President Obama and Sen. Lamar Alexander (R., Tenn.) had a (quite civil) disagreement just a few minutes ago about whether the CBO says the Senate bill will raise or lower insurance premiums in the individual market.
On rhetorical grounds, I agree with Rich that Obama won the brief exchange, telling Alexander “I’m pretty sure I’m not wrong” and promising to “settle” the question before the end of the debate.
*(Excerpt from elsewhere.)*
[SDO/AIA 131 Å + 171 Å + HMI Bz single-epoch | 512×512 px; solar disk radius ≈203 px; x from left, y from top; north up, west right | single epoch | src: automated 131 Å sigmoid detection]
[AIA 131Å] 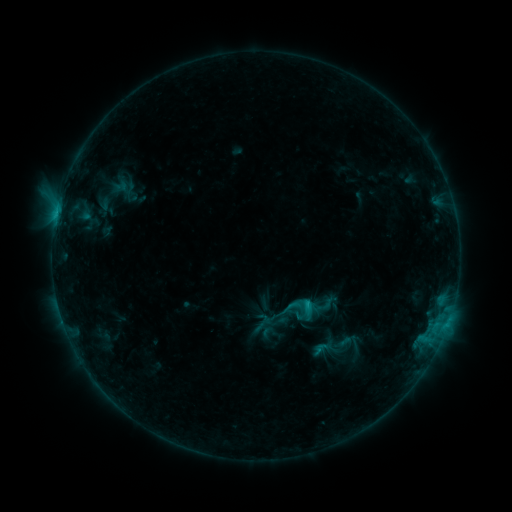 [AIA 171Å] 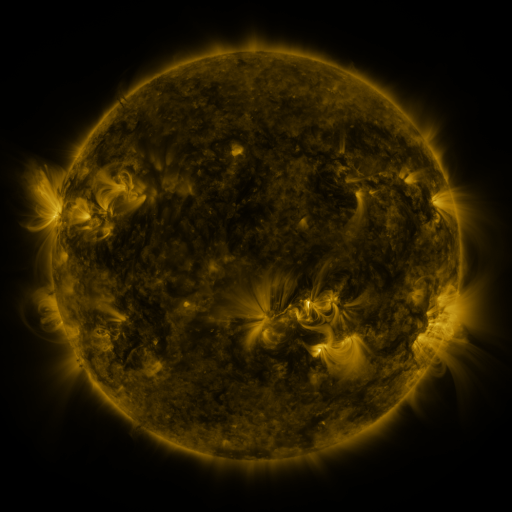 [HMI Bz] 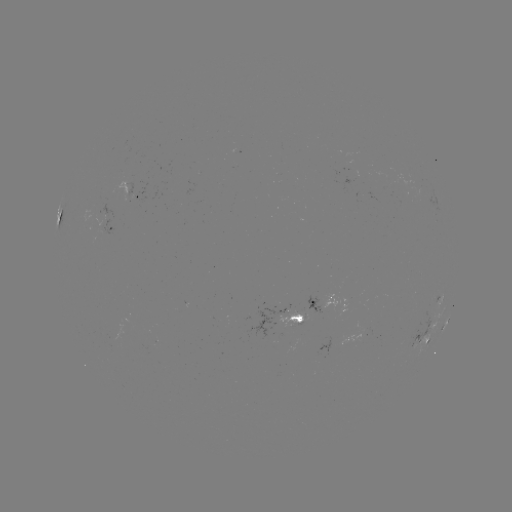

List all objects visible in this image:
sigmoid: [282, 294, 304, 317]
But the issue is a tricky one.
Here’s what the CBO director said of the bill: “The average, unsubsidized premium per person covered (including dependents) for new nongroup policies would be about 10 percent to 13 percent higher in 2016 than the average premium for nongroup coverage in that same year under current law.“
But the president countered by saying the increase would be the result of Americans choosing better coverage, referring to this, also from the CBO director: “Average premiums in this market would be higher than under current law primarily because the typical insurance policy in this market would cover both a substantially larger share of the average enrollee’s costs for health care and a slightly wider range of benefits.”
Point Obama, right?
But the key is that the president said people would choose better coverage at a higher cost. That’s misleading. Once more from the CBO Director:
That outcome would reflect the requirement that all new policies in the nongroup (and small group) market cover at least a minimum specified set of “essential health benefits”; the requirement that such policies have a certain minimum actuarial value (that is, the percentage of costs for covered services that the insurer pays); and the design of the federal subsidies, which would encourage many enrollees in the newly established insurance exchanges to join plans with an actuarial value above the required minimum.
So Americans would “choose” more expensive plans because the government would make typical plans more expensive via sweeping new regulations, and would shift the added cost to the taxpayer through massive subsidies.
Final score: Whether one thinks that it was Alexander or Obama who won on the semantics, there is no question that we all lose on the substance.
UPDATE: Senator Kyl (R., Ariz.) just gave the lie to the Obama claim quite effectively. He’s been the best Republican so far. Kyl focused on how the fact that the bill needs to raise so much revenue leads it to hurt some of the very people it is intended to help, e.g., raising the bar for deducting catastrophic health-care costs from taxes would impact middle-aged, middle-class Americans most.